Given task — Render the listing, from the line containing "What is the measured" up to and including its final line, as a numbered list, omitting blank lines.

Listed records —
..........

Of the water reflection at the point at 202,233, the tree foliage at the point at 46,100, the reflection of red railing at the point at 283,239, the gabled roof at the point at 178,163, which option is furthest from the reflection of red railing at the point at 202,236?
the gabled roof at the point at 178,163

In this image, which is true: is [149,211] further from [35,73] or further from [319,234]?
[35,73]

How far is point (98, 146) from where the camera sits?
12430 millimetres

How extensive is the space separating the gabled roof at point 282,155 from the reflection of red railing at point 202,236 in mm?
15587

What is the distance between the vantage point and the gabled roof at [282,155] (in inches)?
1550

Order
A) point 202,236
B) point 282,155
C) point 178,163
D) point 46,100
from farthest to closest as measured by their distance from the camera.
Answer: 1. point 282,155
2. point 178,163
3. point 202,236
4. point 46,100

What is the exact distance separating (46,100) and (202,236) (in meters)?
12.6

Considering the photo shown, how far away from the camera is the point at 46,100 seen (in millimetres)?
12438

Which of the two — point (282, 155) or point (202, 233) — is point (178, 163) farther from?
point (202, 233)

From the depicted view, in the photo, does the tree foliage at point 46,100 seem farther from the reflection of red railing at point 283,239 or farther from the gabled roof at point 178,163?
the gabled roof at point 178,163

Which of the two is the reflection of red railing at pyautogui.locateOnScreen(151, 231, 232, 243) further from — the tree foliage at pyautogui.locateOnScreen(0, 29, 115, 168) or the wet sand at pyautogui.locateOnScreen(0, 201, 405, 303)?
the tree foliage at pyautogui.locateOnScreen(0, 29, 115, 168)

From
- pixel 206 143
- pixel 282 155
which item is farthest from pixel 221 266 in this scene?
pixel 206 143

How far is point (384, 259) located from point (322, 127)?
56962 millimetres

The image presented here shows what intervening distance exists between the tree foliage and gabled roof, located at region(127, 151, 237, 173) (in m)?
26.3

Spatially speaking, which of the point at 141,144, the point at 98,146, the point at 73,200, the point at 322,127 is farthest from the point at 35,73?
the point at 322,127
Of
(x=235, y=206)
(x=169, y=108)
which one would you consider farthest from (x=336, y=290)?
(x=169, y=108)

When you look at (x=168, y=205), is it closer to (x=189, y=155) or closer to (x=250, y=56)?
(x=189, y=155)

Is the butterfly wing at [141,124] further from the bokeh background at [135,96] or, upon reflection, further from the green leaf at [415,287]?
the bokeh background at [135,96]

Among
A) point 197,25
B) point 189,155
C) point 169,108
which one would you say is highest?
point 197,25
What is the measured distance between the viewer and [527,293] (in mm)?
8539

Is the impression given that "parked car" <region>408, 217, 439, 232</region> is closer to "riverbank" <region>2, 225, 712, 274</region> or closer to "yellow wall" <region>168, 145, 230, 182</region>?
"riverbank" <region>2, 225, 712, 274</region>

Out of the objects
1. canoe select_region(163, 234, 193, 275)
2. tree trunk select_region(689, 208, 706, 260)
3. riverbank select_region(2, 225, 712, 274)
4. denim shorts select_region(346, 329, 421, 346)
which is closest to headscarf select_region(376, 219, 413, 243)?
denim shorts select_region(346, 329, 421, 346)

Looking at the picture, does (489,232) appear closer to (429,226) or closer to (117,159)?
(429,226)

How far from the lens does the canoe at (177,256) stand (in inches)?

..........

Written reply —
1. What is the measured distance between the viewer and [527,293] (in mm)?
2. 8539
3. Is the impression given that "parked car" <region>408, 217, 439, 232</region> is closer to "riverbank" <region>2, 225, 712, 274</region> or closer to "yellow wall" <region>168, 145, 230, 182</region>?
4. "riverbank" <region>2, 225, 712, 274</region>
5. Out of the objects
6. 1. canoe select_region(163, 234, 193, 275)
7. 2. tree trunk select_region(689, 208, 706, 260)
8. 3. riverbank select_region(2, 225, 712, 274)
9. 4. denim shorts select_region(346, 329, 421, 346)
10. which is closest to headscarf select_region(376, 219, 413, 243)?
11. denim shorts select_region(346, 329, 421, 346)
12. Looking at the picture, does (489,232) appear closer to (429,226) or closer to (117,159)?
13. (429,226)
14. How far from the lens does the canoe at (177,256) stand (in inches)?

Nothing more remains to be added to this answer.